Quick potted history for those who don’t know. The Band were originally Ronnie Hawkins’ backing band, then became Bob Dylan’s backing band before releasing a few *incredible* albums in the 70s and appearing the Scorcese rockumentary The Last Waltz. Their appeal for me lies in the fact that they were all oustandingly capable musicians, having honed their skills on the road for years before finding greater commercial success.
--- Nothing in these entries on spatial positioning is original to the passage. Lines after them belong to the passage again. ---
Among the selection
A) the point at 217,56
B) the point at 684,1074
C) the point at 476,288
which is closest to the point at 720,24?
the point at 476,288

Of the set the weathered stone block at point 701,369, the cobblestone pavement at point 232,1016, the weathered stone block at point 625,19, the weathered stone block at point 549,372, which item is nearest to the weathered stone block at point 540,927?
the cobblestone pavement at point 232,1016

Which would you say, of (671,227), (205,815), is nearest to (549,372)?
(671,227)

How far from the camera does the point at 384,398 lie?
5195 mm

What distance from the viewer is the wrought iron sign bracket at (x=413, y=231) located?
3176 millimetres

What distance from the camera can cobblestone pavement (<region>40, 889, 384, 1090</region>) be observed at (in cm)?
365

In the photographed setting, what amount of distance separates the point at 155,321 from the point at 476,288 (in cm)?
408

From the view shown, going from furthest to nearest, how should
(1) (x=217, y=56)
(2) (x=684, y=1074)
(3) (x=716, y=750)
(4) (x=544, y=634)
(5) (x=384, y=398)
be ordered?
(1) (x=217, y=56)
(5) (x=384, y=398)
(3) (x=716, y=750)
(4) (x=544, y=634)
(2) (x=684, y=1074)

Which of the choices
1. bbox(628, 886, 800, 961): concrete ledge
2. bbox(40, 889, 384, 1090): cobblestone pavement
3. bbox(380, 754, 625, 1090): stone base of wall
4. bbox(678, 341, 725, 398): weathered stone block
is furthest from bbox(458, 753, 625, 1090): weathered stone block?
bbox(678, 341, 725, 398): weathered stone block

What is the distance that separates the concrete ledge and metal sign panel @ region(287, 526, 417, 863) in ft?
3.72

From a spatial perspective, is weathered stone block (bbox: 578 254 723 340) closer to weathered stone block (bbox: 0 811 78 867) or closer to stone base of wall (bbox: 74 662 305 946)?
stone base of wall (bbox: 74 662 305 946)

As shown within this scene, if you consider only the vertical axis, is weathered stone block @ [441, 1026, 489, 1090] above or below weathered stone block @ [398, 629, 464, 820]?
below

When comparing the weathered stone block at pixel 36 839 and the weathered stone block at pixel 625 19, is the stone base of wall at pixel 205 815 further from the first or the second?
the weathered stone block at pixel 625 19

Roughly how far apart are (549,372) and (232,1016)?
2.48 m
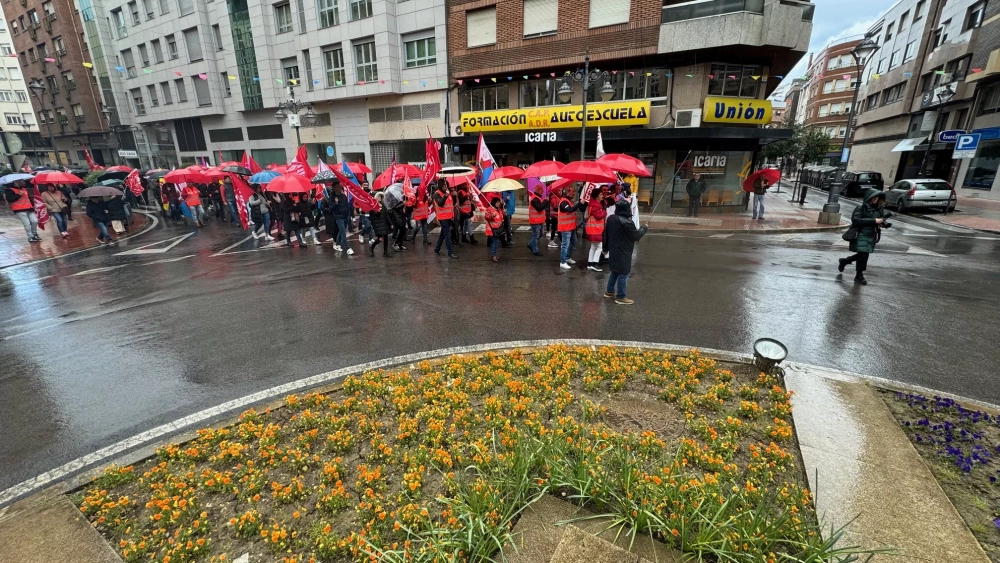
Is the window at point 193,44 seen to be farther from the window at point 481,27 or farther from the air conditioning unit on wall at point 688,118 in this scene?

They’re often thought of as a roots or folk band, and a lot of the more recent alt. county stuff takes its cues from them, but to coin a phrase my dear friend Matt Nice would use, a lot of their output is pure “white boy funk”. The above fits into that description nicely, having a bit more kick and bite to the groove than Marvin Gaye’s original. Garth Hudson’s swirling organ (arf!) gives their music that gospel-influenced sound and Levon Helm has the voice of a blues singer rather than a country singer. Check out the tracks Ophelia, Up On Cripple Creek, and Ring Your Bell (all on Spotify) for more in this vein. Not bad for a band who wanted to be called The Crackers!
I can’t get this song out of my head. Damn, this is such a stone cold classic. My workmate said they used to sing this in her school assemblies. I guess that makes it totally uncool but that’s not usually something that puts me off.
It’s amazing what 6 chords, a little shuffle and a killer voice can do. Croce was in his late 20s by the time he had signed a deal and had actually lived a life. I can’t take 19-year-old singer-songwriters seriously becasue what have you experienced aged 19? There’s no pain in your voice and no story behind the music. Usually.
I’d love for this song to be my kareoke standard but it’s too hard to sing for my weaksauce voice.
What were you doing in 1942? Probably not chipping in with the war effort I’ll bet, but that’s OK, I forgive you. Al Dexter was busy writing a song called Pistol Packin’ Mama about a woman who wields firearms for fun. This song has been covered many times with varying degrees of success but this version by The Hurricanes really swings. Yeah, that sounds like something Marge Simpson would say – what of it?
When the inevitable call comes from Brucie asking me to appear on Strictly I’m choosing this as my song for the Jive.
I had to revisit this cracking blues number because it was also used in Chubb Rock’s “Just The Two Of Us”. For my money Chubb Rock is one of the all-time underrated MCs in hip hop. His line “she went all Vanessa Del Rio on me” got into my head like an earworm. The only problem was I didn’t know who she was so I Googled her. At Work. Don’t do that.